Wednesday, October 22, 2025
HomeBeritaKisah para tahanan Gaza yang disiksa, kelaparan, dan dibiarkan tanpa perawatan

Kisah para tahanan Gaza yang disiksa, kelaparan, dan dibiarkan tanpa perawatan

Pengalaman pahit yang dialami para tahanan Palestina yang baru dibebaskan dari penjara Israel meninggalkan luka mendalam, baik secara fisik maupun psikologis.

Banyak di antara mereka kehilangan pendengaran atau penglihatan, menderita penyakit kulit kronis, atau mengalami gangguan kejiwaan akibat penyiksaan dan kelaparan yang mereka alami selama masa penahanan.

Sebagian dari mereka kini tampak berbaris di depan pusat-pusat kesehatan di Jalur Gaza yang luluh lantak akibat perang, berharap mendapatkan pengobatan.

Namun, dengan sistem kesehatan yang hampir runtuh, harapan itu kerap berakhir dalam kekecewaan.

Penyiksaan dan penelantaran

Salah seorang mantan tahanan, yang menyebut dirinya Abu Marwan, menolak tampil di depan kamera karena ancaman yang diterimanya dari pasukan Israel agar tidak berbicara tentang apa yang dialaminya di dalam penjara.

“Saya sudah dua tahun menderita penyakit kulit scabies, tapi tidak pernah diberi perhatian atau perawatan medis,” kepada Al Jazeera dengan suara lemah dan serak karena sakit.

Lebih dari itu, kata Abu Marwan, para sipir justru memperparah penderitaannya.

“Mereka sengaja menempatkan saya di ruangan yang penuh dengan infeksi menular, dan melarang saya menerima obat dengan benar. Akibatnya, penyakit saya semakin parah hingga sekarang,” imbuhnya.

Sesudah pembebasannya, Abu Marwan sempat mendatangi Rumah Sakit Nasser di Khan Younis untuk berobat.

Namun, minimnya tenaga medis dan membludaknya pasien membuat ia tak sempat mendapat perawatan.

Kisah serupa datang dari Shadi Abu Saido, seorang jurnalis yang turut dibebaskan dalam pertukaran tahanan terakhir.

Ia ditangkap di Rumah Sakit Al-Shifa, Gaza, pada 18 Maret 2024, ketika sedang meliput situasi perang.

Menurut Abu Saido, penyiksaan dan penelantaran medis dilakukan secara sistematis.

“Kami tidak hanya ditahan, tapi diculik. Tidak ada hak kemanusiaan sedikit pun. Kami dipaksa menahan lapar dan haus, tidak diberi obat, dan banyak yang diperkosa,” ujarnya dengan nada getir.

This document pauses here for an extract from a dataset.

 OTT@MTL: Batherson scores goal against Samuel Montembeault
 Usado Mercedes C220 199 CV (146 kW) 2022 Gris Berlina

Ia menambahkan, bahkan obat penghilang rasa sakit hanya bisa didapat setelah penghinaan dan perlakuan kasar dari penjaga penjara.

Luka yang tak kunjung sembuh

Direktur Jenderal Rumah Sakit di Gaza, Mohammed Zaqout, mengonfirmasi bahwa banyak tahanan dibebaskan dalam kondisi sangat memprihatinkan.

“Mereka mengalami penyiksaan brutal, terutama dalam empat hari terakhir sebelum pembebasan. Mereka dilarang makan, minum, bahkan mendapatkan pelayanan medis,” katanya.

Tim medis Gaza menemukan sebagian besar mantan tahanan menderita kelelahan ekstrem, kekurangan gizi, dan trauma berat.

“Beberapa di antaranya langsung kami bawa ke unit perawatan intensif begitu tiba,” ujarnya.

Menurut Zaqout, efek penyiksaan itu akan membekas lama.

“Banyak dari mereka yang kehilangan anggota tubuh bukan karena luka perang, tapi akibat kelalaian medis selama di penjara. Mereka keluar, tapi tidak benar-benar bebas—karena penderitaan itu masih hidup di tubuh dan ingatan mereka,” tuturnya.

Dengan kondisi sistem kesehatan Gaza yang nyaris lumpuh dan tekanan hidup yang tak berkesudahan, para mantan tahanan kini menghadapi babak baru dari perjuangan panjang mereka: bertahan hidup setelah keluar dari neraka penjara.